Prolongation of Cardiac Allograft Survival by Endometrial Regenerative Cells: Focusing on B-Cell Responses.


PMID 28297571

Abstract

Endometrial regenerative cells (ERCs) have been recently evaluated as an attractive candidate source for emerging stem cell therapies in immunosuppression, but their role in immunoregulation is not fully understood. The present study was designed to investigate their effects, especially on B-cell responses in heart transplantation. In this study, ERCs were noninvasively obtained from menstrual blood. Heart transplantation was performed between C57BL/6 (H-2(b) ) donor mice and BALB/c (H-2(d) ) recipients. B-cell activation and antibody levels were determined using fluorescence-activated cell sorting, enzyme-linked immunosorbent assay and ELISpot. In this study, we demonstrated that ERCs negatively regulated B-cell maturation and activation in vitro without affecting their viability. ERC treatment prolonged cardiac allograft survival in mice, which was correlated with a decrease in IgM and IgG deposition and circulating antidonor antibodies, as well as with reduction in frequencies of antidonor antibody-secreting CD19(+) B cells.
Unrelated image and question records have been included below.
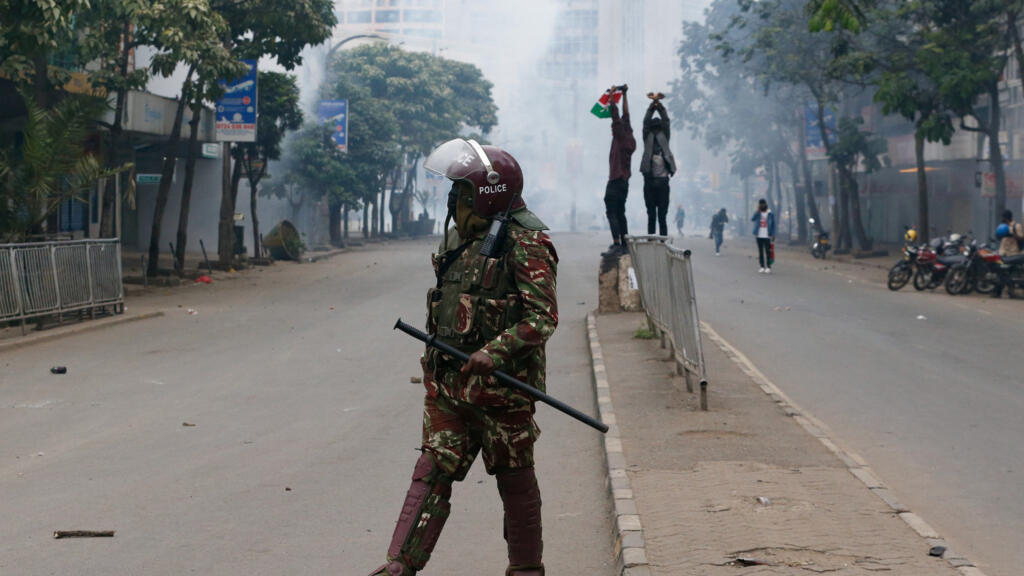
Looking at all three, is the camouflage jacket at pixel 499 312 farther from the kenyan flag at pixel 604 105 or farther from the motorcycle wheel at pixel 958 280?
the motorcycle wheel at pixel 958 280

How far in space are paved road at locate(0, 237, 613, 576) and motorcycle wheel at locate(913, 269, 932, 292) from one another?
1127cm

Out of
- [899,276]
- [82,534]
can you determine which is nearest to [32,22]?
[82,534]

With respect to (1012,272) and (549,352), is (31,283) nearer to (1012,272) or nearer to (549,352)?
(549,352)

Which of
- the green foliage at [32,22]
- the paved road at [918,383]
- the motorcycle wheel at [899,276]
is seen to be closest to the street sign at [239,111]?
the green foliage at [32,22]

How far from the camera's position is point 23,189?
16.5 meters

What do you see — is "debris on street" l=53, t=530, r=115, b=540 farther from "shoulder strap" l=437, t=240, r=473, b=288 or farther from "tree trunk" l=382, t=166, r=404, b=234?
"tree trunk" l=382, t=166, r=404, b=234

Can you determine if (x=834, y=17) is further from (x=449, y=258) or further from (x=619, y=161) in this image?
(x=449, y=258)

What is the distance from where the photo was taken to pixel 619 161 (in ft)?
51.8

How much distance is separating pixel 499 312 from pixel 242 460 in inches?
144

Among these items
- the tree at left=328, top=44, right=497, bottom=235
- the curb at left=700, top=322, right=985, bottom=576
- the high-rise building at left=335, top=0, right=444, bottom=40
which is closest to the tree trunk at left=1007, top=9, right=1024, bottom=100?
the curb at left=700, top=322, right=985, bottom=576

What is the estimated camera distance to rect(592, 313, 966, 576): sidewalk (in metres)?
4.82

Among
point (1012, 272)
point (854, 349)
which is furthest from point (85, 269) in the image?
point (1012, 272)

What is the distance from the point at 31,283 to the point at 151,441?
776 cm

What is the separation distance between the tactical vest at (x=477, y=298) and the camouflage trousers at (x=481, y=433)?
0.60ft
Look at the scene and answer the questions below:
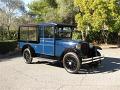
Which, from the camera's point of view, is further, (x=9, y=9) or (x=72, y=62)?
(x=9, y=9)

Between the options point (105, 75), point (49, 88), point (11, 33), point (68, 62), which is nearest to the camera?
point (49, 88)

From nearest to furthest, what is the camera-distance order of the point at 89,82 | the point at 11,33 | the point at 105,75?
the point at 89,82 → the point at 105,75 → the point at 11,33

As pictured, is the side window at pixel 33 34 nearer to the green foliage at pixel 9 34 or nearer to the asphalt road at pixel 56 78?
the asphalt road at pixel 56 78

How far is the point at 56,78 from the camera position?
9.80m

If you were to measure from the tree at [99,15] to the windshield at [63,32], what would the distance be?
9.64 m

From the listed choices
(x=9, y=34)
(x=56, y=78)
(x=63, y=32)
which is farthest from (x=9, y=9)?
(x=56, y=78)

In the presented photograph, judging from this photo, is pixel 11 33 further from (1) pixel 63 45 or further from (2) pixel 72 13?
(1) pixel 63 45

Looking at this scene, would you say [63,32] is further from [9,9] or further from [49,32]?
[9,9]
In addition, upon ex vivo stimulation, B cells from ERC-treated heart transplant recipients had impaired proliferation capacity and produced less IgM and IgG antibody. Moreover, ERC treatment of mice receiving ovalbumin (OVA)-aluminum hydroxide vaccine resulted in significant lower numbers of anti-OVA IgG antibody-secreting splenic B cells and lower anti-OVA antibody titres. Our results indicate that therapeutic effects of ERCs may be attributed at least in part by their B-cell suppression and humoral response inhibition, suggesting the potential use of ERCs for attenuating antibody-mediated allograft rejection. Stem Cells Translational Medicine 2017;6:778-787.